Rapist Benny Sela Escapes
Sela in police custody. Photo: Hagai Aharon

November 24, 2006
Benny Sela, convicted in 2000 of being the “Tel Aviv serial rapist,” escapes while being transported to a court hearing in Tel Aviv. While handcuffed, he eludes two police guards and scales a 7½-foot fence.

His escape is an embarrassment for the police and the prison service, and Internal Security Minister Avi Dichter calls it a “huge failure.” Searches in the Tel Aviv area fail to locate Sela, who manages to reach and hide out in the north of the country. Some 2,000 officers around the country are mobilized to hunt for Sela, and police capture him Dec. 8 at Lohamei HaGeta’ot, a kibbutz in the western Galilee. He receives an additional four years in prison for the escape and various crimes he commits while on the lam.

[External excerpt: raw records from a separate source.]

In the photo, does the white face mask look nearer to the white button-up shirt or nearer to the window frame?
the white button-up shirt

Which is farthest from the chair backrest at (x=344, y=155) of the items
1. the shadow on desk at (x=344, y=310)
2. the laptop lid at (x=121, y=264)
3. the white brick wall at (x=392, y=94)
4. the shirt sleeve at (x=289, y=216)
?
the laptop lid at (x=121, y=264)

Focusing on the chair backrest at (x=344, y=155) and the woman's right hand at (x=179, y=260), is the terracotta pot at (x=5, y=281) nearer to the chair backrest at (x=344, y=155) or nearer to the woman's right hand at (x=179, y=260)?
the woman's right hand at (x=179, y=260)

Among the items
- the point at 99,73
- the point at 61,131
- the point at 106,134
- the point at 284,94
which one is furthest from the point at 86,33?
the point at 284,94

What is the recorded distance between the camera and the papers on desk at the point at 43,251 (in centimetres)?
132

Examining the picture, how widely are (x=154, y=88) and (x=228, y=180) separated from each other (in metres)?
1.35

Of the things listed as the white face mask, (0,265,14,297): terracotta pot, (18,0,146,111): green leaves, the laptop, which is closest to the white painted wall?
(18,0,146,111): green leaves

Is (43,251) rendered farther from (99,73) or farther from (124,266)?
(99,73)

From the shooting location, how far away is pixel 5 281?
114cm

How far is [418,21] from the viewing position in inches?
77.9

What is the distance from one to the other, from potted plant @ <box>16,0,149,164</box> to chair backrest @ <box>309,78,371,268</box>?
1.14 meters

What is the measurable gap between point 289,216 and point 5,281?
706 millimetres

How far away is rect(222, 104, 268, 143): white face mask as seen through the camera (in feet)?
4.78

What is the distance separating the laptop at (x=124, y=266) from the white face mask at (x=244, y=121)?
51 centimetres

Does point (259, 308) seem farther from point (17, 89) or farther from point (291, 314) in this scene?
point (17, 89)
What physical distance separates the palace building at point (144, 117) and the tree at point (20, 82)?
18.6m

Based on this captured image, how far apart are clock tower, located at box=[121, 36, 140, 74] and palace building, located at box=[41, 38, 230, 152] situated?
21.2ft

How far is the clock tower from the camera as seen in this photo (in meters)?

He was sentenced in December 2000 to 35 years and nine months at Eshel Prison in Beersheba for sexually assaulting 14 women. He was suspected in almost 40 rape and sexual assault cases in the 1990s.

Born in 1971, Sela grew up in the Hatikvah Quarter of southern Tel Aviv, an area known for poverty. As a young boy, he saw his alcoholic father commit suicide. He was moved into foster care and spent a lot of time at Sha’ar HaGolan, the kibbutz where he is believed to have committed his first rape in 1985.